(Passage to read)
* * * * * * * * *
# Straw Pellets for bedding - I'm trying them



## irish_only (28 April 2011)

Yesterday went and collected a load of straw pellets. I'm trying them instead of wood pellets for a variety of reasons.

Pro's:  
Comparable price to wood pellets
Not as dusty in dry weather
Won't dry horses feet out as much
Don't need to add water as it breaks down very easily
Pellets not as hard/sharp as wood
Guaranteed content 
Rot down faster

Con's:
Poo'ish coloured, if you are anal about white clean looking bedding 

I've just put equivalent weights of wood and straw pellets in two buckets and added the same volume of water to compare.

Will keep you updated


----------



## JustKickOn (28 April 2011)

There was an article in H&H last year and they were very highly rated.
Supposed to have a very good absorbancy.


----------



## Cinnamontoast (28 April 2011)

I've never heard of them: are they cheaper than wood pellets? I'd be very interested in trying them cos I fancied the wood pellets, just never got round to it. I can't see me sticking with shavings as the price of my brand is ridiculous round here.


----------



## Britestar (28 April 2011)
* * * * * * * * *
Scene-based spatial questions
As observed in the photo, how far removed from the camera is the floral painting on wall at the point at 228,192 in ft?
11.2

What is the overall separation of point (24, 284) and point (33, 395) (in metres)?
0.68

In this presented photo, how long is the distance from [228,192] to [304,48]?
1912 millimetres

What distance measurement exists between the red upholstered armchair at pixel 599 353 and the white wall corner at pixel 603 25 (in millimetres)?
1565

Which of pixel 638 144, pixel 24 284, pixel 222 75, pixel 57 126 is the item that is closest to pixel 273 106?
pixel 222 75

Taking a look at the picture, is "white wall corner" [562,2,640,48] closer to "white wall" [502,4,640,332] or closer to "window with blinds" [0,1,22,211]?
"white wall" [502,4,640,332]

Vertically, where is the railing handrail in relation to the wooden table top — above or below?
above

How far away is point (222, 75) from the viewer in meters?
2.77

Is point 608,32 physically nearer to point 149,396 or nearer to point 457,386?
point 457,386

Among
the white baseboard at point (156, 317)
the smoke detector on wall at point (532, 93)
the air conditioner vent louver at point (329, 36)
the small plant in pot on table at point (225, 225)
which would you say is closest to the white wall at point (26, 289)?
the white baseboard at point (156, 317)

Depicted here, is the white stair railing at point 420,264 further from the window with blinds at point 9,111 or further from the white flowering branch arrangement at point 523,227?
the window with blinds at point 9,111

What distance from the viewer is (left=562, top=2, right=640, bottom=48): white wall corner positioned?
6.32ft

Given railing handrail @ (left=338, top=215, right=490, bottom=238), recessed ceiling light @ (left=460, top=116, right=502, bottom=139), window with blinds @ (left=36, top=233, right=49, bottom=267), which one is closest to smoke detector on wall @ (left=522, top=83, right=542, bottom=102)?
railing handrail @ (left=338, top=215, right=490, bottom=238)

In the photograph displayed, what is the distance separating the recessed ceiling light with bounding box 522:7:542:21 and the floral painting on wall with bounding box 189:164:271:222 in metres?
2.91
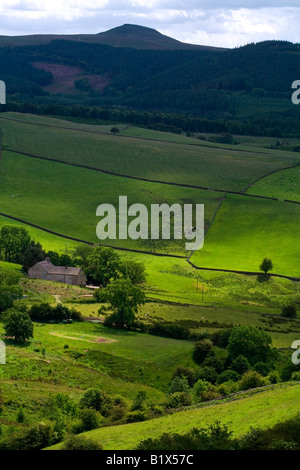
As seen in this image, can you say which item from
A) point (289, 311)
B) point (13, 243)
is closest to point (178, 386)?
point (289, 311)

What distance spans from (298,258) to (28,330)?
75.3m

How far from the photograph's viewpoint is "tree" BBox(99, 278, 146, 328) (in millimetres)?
* * * * * * * * *
(What to do)
A. Answer from the straw pellet thread:
(i) Which drawback of straw pellets does irish_only list?
(ii) Where did the article mentioned by JustKickOn appear, and when?
(iii) What did irish_only put in the two buckets?
B. Express the listing from the line containing "Depicted here, is" through the end of the listing as a JSON list of strings, one string per line, with blank lines and the picture omitted.

(Solutions in order)
A.
(i) They are poo'ish coloured, if you are anal about white, clean-looking bedding.
(ii) In H&H, last year.
(iii) Equivalent weights of wood and straw pellets, with the same volume of water added to each.

B.
[
  "Depicted here, is the white stair railing at point 420,264 further from the window with blinds at point 9,111 or further from the white flowering branch arrangement at point 523,227?",
  "the window with blinds at point 9,111",
  "What distance from the viewer is (left=562, top=2, right=640, bottom=48): white wall corner positioned?",
  "6.32ft",
  "Given railing handrail @ (left=338, top=215, right=490, bottom=238), recessed ceiling light @ (left=460, top=116, right=502, bottom=139), window with blinds @ (left=36, top=233, right=49, bottom=267), which one is closest to smoke detector on wall @ (left=522, top=83, right=542, bottom=102)?",
  "railing handrail @ (left=338, top=215, right=490, bottom=238)",
  "In the photograph displayed, what is the distance separating the recessed ceiling light with bounding box 522:7:542:21 and the floral painting on wall with bounding box 189:164:271:222 in metres?",
  "2.91",
  "As seen in this image, can you say which item from",
  "A) point (289, 311)",
  "B) point (13, 243)",
  "is closest to point (178, 386)?",
  "point (289, 311)",
  "What distance spans from (298,258) to (28,330)?",
  "75.3m",
  "How far from the photograph's viewpoint is \"tree\" BBox(99, 278, 146, 328) (in millimetres)?"
]